SMARCQL Ontology Namespaces
Now that the SMARCQL Ontology is getting fleshed out, it’s worth discussing the namespaces that it declares:
tag: <https://w3id.org/smarcql/tag/>
The tag: namespace represents the notion of a MARC tag, which SMARCQL treats as owl:ObjectProperty. For example, tag:bd245 refers to the “245 – Title Statement” in MARC Bibliographic Format. The “bd” prefix is an abbreviation of “bibliographic data” and serves two purposes. 1) It differentiates the tag’s meaning from other MARC formats. 2) It allows SMARCQL/RDF to be serialized as RDF/XML, which doesn’t allow element names to start with a digit.
code: <https://w3id.org/smarcql/code/>
The code: namespace represents the notion of a MARC subfield code, which SMARCQL treats as owl:DatatypeProperty. For example, code:sa refers to “$a” whose meaning varies based on the tagged field where it occurs. This treatment of code: elements as RDF properties is admittedly awkward because the property’s meaning varies from tag to tag. The problem isn’t insurmountable, but remains a topic for the future.
position: <https://w3id.org/smarcql/position/>
The position: namespace represents positional elements that occur in the MARC Leader and 006/007/008 fields. SMARCQL treats these as owl:ObjectProperty, even though the values in MARC/XML are generally codes. As described above, this upgrade from string to thing allows for enhanced functionality such as label assignment. For now, only two position elements are accounted for in SMARCQL (position:bdleader_06 and position:bdleader_07).

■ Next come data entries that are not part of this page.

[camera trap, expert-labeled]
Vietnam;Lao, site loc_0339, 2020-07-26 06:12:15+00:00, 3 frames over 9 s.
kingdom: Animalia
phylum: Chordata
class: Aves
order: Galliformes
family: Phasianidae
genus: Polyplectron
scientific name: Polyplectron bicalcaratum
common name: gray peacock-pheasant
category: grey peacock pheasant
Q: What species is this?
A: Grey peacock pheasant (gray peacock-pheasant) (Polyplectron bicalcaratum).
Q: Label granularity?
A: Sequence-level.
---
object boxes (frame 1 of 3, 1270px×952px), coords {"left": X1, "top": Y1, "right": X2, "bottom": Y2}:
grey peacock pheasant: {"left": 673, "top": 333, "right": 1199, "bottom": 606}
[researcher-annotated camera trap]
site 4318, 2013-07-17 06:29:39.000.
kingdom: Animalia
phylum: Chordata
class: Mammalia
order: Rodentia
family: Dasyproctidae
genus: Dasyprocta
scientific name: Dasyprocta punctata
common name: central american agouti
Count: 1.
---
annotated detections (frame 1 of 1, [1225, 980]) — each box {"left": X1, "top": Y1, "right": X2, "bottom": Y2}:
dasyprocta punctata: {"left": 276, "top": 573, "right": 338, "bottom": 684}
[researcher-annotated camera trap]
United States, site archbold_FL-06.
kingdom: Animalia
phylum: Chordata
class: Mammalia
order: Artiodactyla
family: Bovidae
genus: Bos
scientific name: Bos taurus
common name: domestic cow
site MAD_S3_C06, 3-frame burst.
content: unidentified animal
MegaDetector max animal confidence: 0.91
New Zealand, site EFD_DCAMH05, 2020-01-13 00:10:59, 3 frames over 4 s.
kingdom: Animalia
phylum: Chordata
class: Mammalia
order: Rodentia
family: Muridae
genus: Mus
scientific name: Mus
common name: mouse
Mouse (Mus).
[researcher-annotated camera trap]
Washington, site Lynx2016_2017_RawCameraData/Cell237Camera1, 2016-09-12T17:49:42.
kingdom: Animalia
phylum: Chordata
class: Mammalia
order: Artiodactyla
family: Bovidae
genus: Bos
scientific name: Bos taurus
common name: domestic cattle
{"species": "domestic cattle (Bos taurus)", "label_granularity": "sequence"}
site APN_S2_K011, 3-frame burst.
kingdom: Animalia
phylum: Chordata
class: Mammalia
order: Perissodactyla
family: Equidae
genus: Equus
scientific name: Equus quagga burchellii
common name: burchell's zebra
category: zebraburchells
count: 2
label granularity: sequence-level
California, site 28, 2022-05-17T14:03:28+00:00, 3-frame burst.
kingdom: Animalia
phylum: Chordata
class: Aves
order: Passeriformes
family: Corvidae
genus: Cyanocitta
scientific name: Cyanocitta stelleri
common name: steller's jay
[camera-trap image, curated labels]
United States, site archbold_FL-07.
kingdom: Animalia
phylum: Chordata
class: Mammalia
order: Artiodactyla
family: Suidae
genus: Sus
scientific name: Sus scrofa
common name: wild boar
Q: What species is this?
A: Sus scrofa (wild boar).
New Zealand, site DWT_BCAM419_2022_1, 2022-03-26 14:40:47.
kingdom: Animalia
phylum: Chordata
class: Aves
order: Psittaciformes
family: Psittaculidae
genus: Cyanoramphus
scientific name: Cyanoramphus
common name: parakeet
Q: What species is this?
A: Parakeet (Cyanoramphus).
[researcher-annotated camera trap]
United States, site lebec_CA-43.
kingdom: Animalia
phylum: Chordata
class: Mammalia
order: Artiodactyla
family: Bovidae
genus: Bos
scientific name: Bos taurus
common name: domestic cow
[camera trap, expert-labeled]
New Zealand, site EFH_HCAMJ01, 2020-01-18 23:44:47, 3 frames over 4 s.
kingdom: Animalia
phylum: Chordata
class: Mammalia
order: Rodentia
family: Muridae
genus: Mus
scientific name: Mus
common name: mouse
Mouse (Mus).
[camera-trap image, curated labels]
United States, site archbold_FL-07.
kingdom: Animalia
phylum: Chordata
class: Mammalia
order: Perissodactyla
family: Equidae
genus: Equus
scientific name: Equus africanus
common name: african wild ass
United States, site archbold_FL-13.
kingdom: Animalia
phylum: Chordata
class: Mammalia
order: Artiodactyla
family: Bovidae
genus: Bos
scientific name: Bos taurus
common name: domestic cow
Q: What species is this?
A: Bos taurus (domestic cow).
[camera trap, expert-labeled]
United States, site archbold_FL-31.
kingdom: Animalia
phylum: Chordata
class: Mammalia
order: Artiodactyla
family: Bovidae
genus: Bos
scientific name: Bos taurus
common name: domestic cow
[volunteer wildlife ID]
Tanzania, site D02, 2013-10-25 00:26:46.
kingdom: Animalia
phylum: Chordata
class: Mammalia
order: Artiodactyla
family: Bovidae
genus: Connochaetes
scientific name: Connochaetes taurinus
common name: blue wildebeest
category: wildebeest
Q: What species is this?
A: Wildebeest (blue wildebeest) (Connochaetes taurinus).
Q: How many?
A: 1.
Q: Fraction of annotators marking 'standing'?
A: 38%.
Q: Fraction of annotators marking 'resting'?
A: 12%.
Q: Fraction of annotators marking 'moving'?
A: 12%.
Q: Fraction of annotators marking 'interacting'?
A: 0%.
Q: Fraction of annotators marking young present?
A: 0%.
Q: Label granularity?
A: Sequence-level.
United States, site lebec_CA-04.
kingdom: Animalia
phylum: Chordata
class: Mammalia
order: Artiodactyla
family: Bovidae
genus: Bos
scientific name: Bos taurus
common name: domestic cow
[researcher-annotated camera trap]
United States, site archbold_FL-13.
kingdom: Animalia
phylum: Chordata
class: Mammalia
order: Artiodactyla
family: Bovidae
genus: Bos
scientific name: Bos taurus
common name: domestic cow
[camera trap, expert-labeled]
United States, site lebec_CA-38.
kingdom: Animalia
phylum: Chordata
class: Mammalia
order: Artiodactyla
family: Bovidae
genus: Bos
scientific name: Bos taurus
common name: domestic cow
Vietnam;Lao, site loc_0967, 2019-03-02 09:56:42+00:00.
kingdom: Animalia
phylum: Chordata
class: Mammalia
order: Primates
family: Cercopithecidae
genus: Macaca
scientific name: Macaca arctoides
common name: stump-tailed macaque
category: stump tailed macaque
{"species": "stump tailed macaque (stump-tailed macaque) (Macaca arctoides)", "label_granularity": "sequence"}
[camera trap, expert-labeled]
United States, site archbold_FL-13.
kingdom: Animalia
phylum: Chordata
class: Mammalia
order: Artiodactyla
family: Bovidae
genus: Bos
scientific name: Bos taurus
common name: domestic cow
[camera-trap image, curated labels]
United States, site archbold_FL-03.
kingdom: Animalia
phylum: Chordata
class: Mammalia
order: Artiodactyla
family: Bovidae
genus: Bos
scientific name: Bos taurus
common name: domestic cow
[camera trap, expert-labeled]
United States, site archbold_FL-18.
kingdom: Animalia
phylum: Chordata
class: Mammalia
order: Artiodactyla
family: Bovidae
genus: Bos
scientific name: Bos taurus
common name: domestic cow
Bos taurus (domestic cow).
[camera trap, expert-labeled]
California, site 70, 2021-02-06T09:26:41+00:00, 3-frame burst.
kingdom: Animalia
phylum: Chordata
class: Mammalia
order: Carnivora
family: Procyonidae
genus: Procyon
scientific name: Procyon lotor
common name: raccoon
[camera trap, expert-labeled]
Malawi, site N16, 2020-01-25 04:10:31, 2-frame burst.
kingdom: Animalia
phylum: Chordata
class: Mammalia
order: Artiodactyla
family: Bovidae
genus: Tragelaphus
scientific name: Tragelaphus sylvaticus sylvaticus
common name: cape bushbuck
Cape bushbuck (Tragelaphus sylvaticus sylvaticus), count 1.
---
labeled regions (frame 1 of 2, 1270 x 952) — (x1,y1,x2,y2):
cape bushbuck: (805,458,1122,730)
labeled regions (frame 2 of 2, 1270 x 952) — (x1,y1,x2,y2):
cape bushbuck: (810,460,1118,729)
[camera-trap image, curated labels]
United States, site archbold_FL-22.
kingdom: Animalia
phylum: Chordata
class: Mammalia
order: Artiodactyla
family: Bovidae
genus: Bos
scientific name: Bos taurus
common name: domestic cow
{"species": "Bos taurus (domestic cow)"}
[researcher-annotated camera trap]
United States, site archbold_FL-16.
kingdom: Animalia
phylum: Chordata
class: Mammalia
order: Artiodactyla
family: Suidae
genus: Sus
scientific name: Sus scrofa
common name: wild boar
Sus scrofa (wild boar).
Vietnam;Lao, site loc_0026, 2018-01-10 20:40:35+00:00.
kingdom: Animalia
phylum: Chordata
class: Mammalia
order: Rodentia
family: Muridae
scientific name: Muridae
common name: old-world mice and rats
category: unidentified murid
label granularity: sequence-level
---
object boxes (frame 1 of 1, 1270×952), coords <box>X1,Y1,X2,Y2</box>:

The others will come in due course.
individual: <https://w3id.org/smarcql/individual/>
The individual: namespace represents string values in positional MARC/XML elements that have been upgraded to URI-identified things. For now, the only examples are values for Leader/06 and 07. Note that SMARCQL only intends to upgrade positional values that are defined by the MARC Format itself. In particular, SMARCQL makes no effort to upgrade values for the code: properties. Those elements will inevitably be owl:DatatypeProperty and remain so. URIs that correspond to subfield literals might be available in the field’s $0/$1, but if so the queries must look there explicitly.
class: <https://w3id.org/smarcql/class/>
The class: namespace is used to coordinate the domain and range aspects of the SMARCQL properties as well as group identified individuals in a class taxonomy. Details can be discussed later.